Top of Text provided

Three wilderness areas are located within the Nantahala National Forest:
- Ellicott Rock Wilderness is located near Highlands, North Carolina at the intersection of North Carolina, South Carolina, and Georgia state lines, with 3,900 acres (16 km^{2}) in the North Carolina portion.
- The Southern Nantahala Wilderness includes 10,900 acres (17.0 sq. mi.; 44.1 km^{2}) in the North Carolina portion and lies in the Tusquitee and Nantahala Ranger Districts.
- Joyce Kilmer-Slickrock Wilderness which includes another 13,100 acres (53.0 km^{2}) in North Carolina.

These wilderness areas provide an opportunity for solitude in a rugged, natural setting. The Forest manages two Off-Highway Vehicle areas. The most famous being Tellico OHV area located in the Tusquitee Ranger District an additional OHV area is located in the Nantahala Ranger District. Many miles of trout water exist in the forest.

=== Attractions ===
- Appalachian Trail runs between two of North Carolina's national forests: the Great Smoky Mountains National Park and the Nantahala National Forest.
- Bartram Trail has been dedicated to William Bartram and his contribution to the forest's exploration and preservation of history.
- Fires Creek recreation area in Clay County
- Wayah Bald is an intersection of the Appalachian and Bartram Trails. It is known as a historical overlook that was built by the Civilian Conservation Corps.
- Whitewater Falls is the highest east of the Rockies. Its upper falls go down 411 feet, totaling 811 feet.

Bottom of Text provided
Top of Provided material

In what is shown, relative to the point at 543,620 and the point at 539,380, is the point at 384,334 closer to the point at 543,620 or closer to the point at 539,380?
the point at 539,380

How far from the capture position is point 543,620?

Bottom of Provided material

**Task statement**:
In the text about the Nantahala National Forest, which ranger district contains the Tellico OHV area?

**Output below**:
The Tusquitee Ranger District